In a study using mice, PEMF use after stroke has also shown protective effects for the brain.
PEMF and depression
The limited research we have suggests that PEMF may have antidepressant effects. At least one study employing 30 min, for 25 days supports this. According to self-rated and clinician-rated scales, adding PEMF (applied across the skull) to antidepressant medication may be a means of helping people with treatment-resistant depression.
PEMF and diverse other applications
For example, prostate enlargement is common in men over 50. A pilot study published just this year (2020) showed that prostate volume and urinary tract symptoms reduced in 27 patients after just 5 minutes of PEMF twice daily for 28 days. This can’t be taken as proof of its value as a treatment. Other potential applications include wound healing, edema, inflammation, and skin ulcers. Animal studies provide the bulk of evidence here.
Thus further investigation is needed for these applications.

########################################

* **ASSIGNMENT 1**: Transcribe the PEMF passage, starting at "PEMF and depression" and ending at "for these applications.".
* **ASSIGNMENT 2**: State whether each statement agrees with the PEMF passage, answering yes or no and quoting the deciding words: (a) the pilot study on prostate enlargement included 27 patients; (b) the depression study used PEMF sessions of 60 minutes; (c) human trials supply most of the evidence for uses such as wound healing and edema.

* **DATA EXTRACT**:
########################################

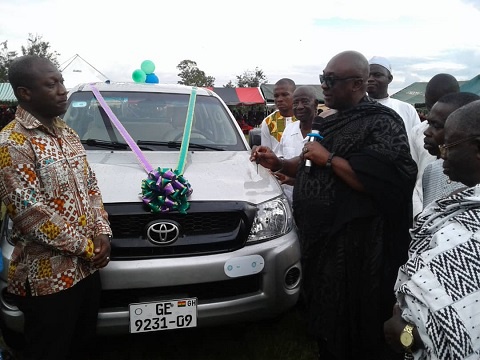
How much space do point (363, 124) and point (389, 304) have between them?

########################################

* **EXERCISE OUTPUT 1**:
PEMF and depression
The limited research we have suggests that PEMF may have antidepressant effects. At least one study employing 30 min, for 25 days supports this. According to self-rated and clinician-rated scales, adding PEMF (applied across the skull) to antidepressant medication may be a means of helping people with treatment-resistant depression.
PEMF and diverse other applications
For example, prostate enlargement is common in men over 50. A pilot study published just this year (2020) showed that prostate volume and urinary tract symptoms reduced in 27 patients after just 5 minutes of PEMF twice daily for 28 days. This can’t be taken as proof of its value as a treatment. Other potential applications include wound healing, edema, inflammation, and skin ulcers. Animal studies provide the bulk of evidence here.
Thus further investigation is needed for these applications.

* **EXERCISE OUTPUT 2**:
(a) Yes: "prostate volume and urinary tract symptoms reduced in 27 patients"
(b) No: "At least one study employing 30 min, for 25 days supports this."
(c) No: "Animal studies provide the bulk of evidence here."